**GEZEIGTER TEXTAUSZUG**
Auch Zögerer und Zauderer können Weltgeschichte machen. Manchmal viel nachhaltiger als die Kraftmeier und Großmäuler. Und das sogar aus viel menschlicheren Gründen. Nur: Sie bekommen in der Regel wenig Ruhm, auch nicht von Historikern, die viel zu leicht übersehen, wie auch vorsichtige Herrscher Geschichte machen und damit die Welt für immer verändern. So wie das in der Regierungszeit Friedrich III. von Sachsen wer, den die Nachwelt Friedrich den Weisen nannte. Denn weise war er, keine Frage.
Auch wenn man das Wort weise mit politisch klug übersetzt. Das gilt für unsere Gegenwart, in der Egomanen und Selbstdarsteller glauben, sie wären allein politisch klug, genauso wie für die Zeit Friedrichs des Weisen, der von 1463 bis 1525 lebte und bei seinem Regierungsantritt 1486 nicht ahnen konnte, was ihm da später mit Luther und der Reformation noch blühen würde.
Die letzte umfassende Biografie zu Friedrich dem Weisen erschien 1984 aus der Feder von Ingetraut Ludolphy. Mehrfach bezieht sich der Leipziger Theologe und Kirchengeschichtler Armin Kohnle auf diese bislang maßstabsetzende Arbeit. Aber in den 40 Jahren seither gab es mehrere fundierte Forschungen zu Friedrich dem Weisen. An etlichen Editionen war auch Kohnle selbst beteiligt, der aus dieser Fülle nun ein deutlich verändertes Bild sächsischen Kurfürsten zeichnen kann. Und das auch betont in seinem Buch so umsetzt.
Im Schatten Luthers?
Denn viel zu oft wird die Regierungszeit Friedrich III. aus der Reformations- und Lutherperspektive gezeichnet. Ganz so, als spiele Friedrich nur eine Rolle als Wegbereiter der Reformation. Dabei wird geradezu unsichtbar, dass Friedrich selbst eine unverwechselbare Handschrift als Herrscher hatte, die sein Kurfürstentum genauso prägte wie seine Rolle als einer der mächtigsten Fürsten des Reiches. Bis hin zu seiner Nähe zu den Kaisern aus dem Hause Habsburg. Eine Nähe, die nicht nur auf dem Papier existierte.

**ENTNOMMENES MATERIAL**
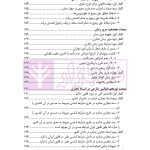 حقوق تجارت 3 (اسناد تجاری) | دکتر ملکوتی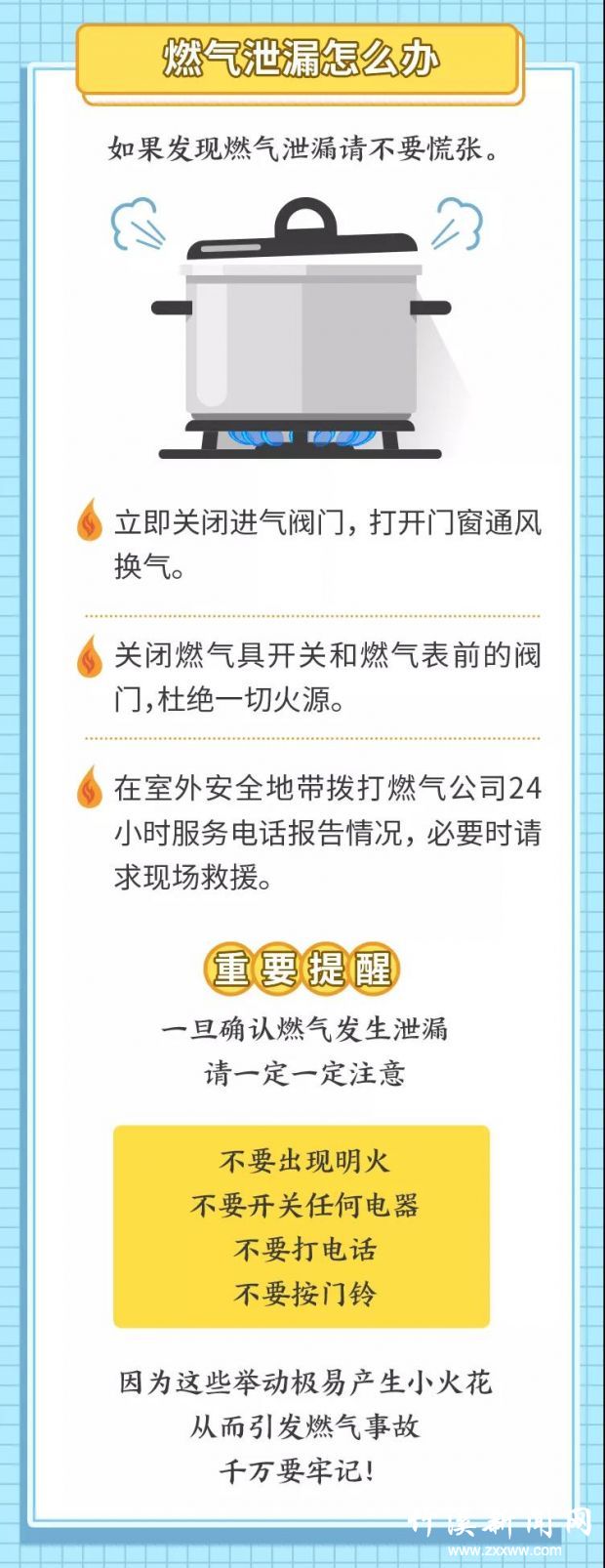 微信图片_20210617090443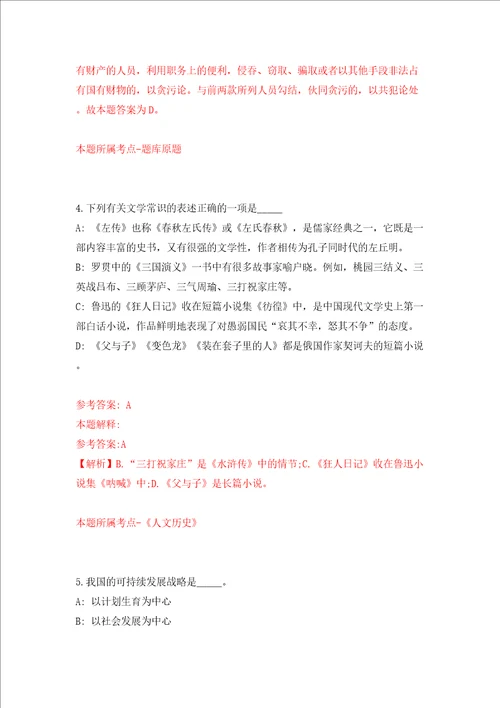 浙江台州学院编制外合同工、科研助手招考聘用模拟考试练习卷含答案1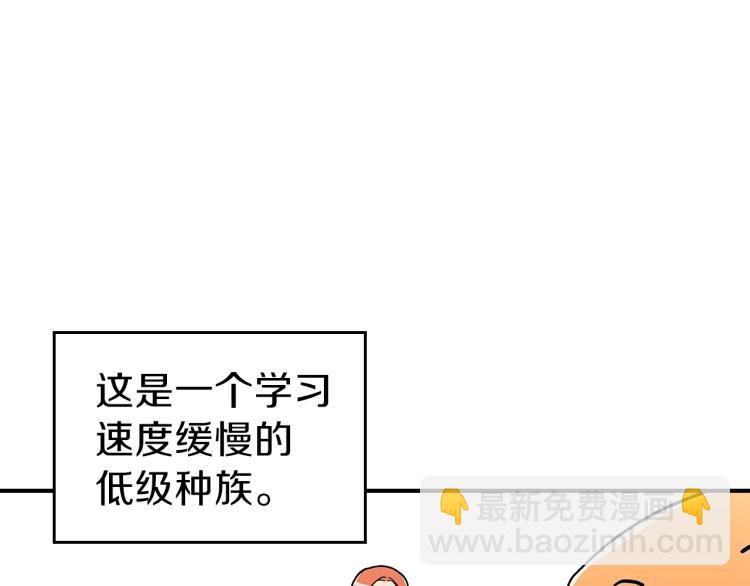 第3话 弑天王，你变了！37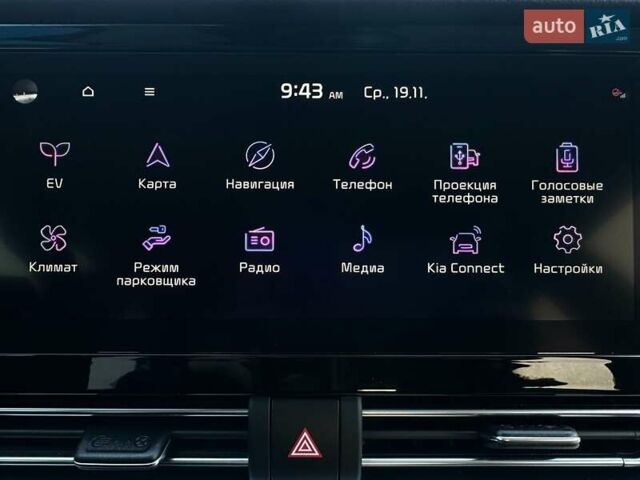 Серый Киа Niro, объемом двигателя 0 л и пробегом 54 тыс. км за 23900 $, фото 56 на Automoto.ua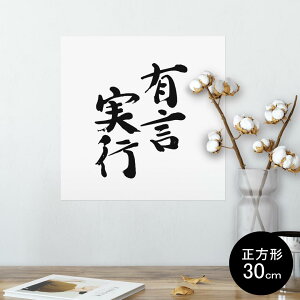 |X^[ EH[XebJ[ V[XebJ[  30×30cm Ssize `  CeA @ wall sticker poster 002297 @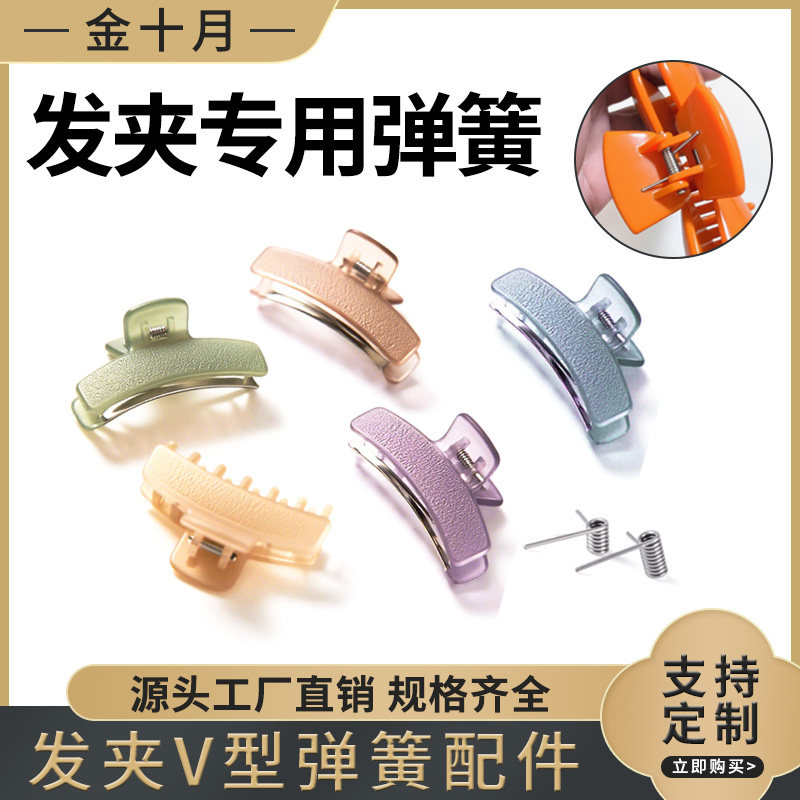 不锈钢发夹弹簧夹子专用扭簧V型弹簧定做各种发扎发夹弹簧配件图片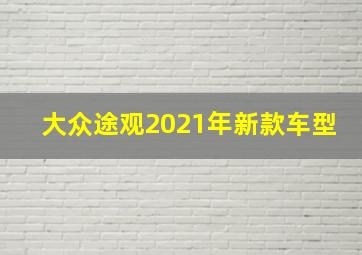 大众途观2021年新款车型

--

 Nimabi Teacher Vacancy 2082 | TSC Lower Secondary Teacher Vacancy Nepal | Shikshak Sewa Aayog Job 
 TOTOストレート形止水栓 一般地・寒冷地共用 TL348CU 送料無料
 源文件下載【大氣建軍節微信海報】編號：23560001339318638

* * *

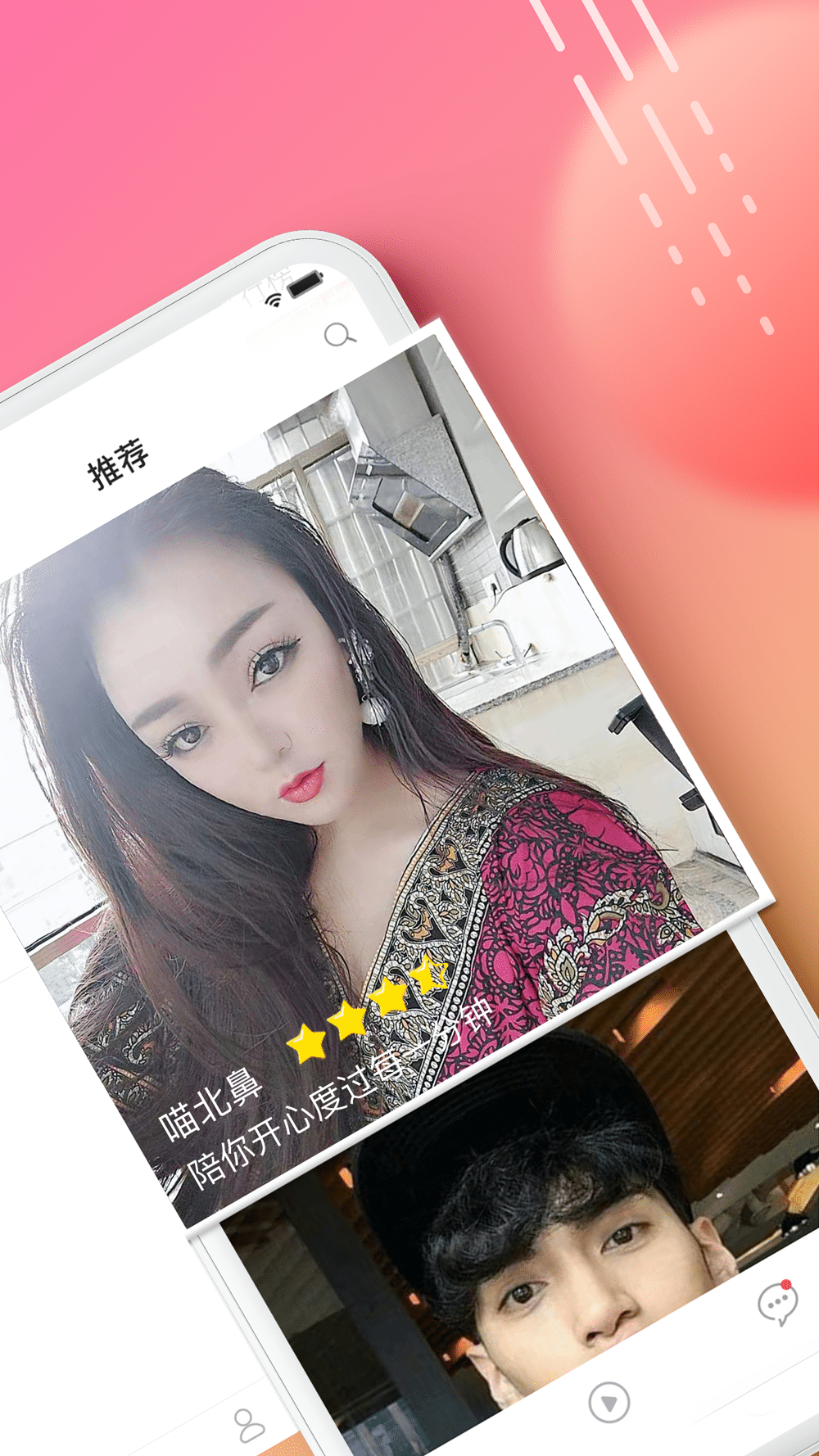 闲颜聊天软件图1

**ZU ERLEDIGEN**
• a. Überarbeite den Textauszug über Friedrich den Weisen, beginnend mit "Auch Zögerer und" und endend mit "er, keine Frage.", und setze dabei "Kraftprotze" an die Stelle von "Kraftmeier".
• b. Kannst du den Textauszug über Friedrich den Weisen nach seinem letzten Satz weiterschreiben?

**NUMMERIERTE ANTWORTEN**
• a.
Auch Zögerer und Zauderer können Weltgeschichte machen. Manchmal viel nachhaltiger als die Kraftprotze und Großmäuler. Und das sogar aus viel menschlicheren Gründen. Nur: Sie bekommen in der Regel wenig Ruhm, auch nicht von Historikern, die viel zu leicht übersehen, wie auch vorsichtige Herrscher Geschichte machen und damit die Welt für immer verändern. So wie das in der Regierungszeit Friedrich III. von Sachsen wer, den die Nachwelt Friedrich den Weisen nannte. Denn weise war er, keine Frage.

• b.
Mit Kohnle erlebt regelrecht mit, wie Friedrich sich immer wieder in die Dienste der Kaiser – insbesondere Maximilian I. – stellte, wie er aufwändige Reisen zu den Reichstagen auf sich nahm mit großen Tross, würdig eines deutschen Kurfürsten, der sich seines Ranges unter den deutschen Fürstenhäusern nur zu sehr bewusst war. Der auch intensive politische Netzwerke unterhielt, die Teil seiner Machtpolitik waren, aber auch Teil seiner Friedenspolitik.
Und da wird dieser Friedrich auf einmal sehr modern – einerseits in der klugen und sparsamen Verwaltung seines Landes, das er – anders als etliche seiner präsentationssüchtigen Standesgenossen – nicht in Schulden stürzte, obwohl viele bis heute bewunderte Renaissancebauten auf seine Initiative zurückgehen.
Kohnle lädt regelrecht dazu ein, sein Kurfürstentum einmal ganz ohne Luther und Reformation kennenzulernen, auch wenn beides natürlich die letzten Kapitel im Buch dominiert. Aber ohne Friedrich und die Gründung der Universität in Wittenberg im Jahr 1502 hätte es auch Luther so nicht gegeben.
Jedenfalls nicht diesen, der sich in Wittenberg erst zu einem der bekanntesten Theologen des Reiches profilierte und mit seiner Kritik der kirchlichen Praxis selbst erst hineingestoßen wurde in eine Entwicklung, an deren Ende das stand, was wir heute als Reformation verstehen.
Wie sollte man Politik machen?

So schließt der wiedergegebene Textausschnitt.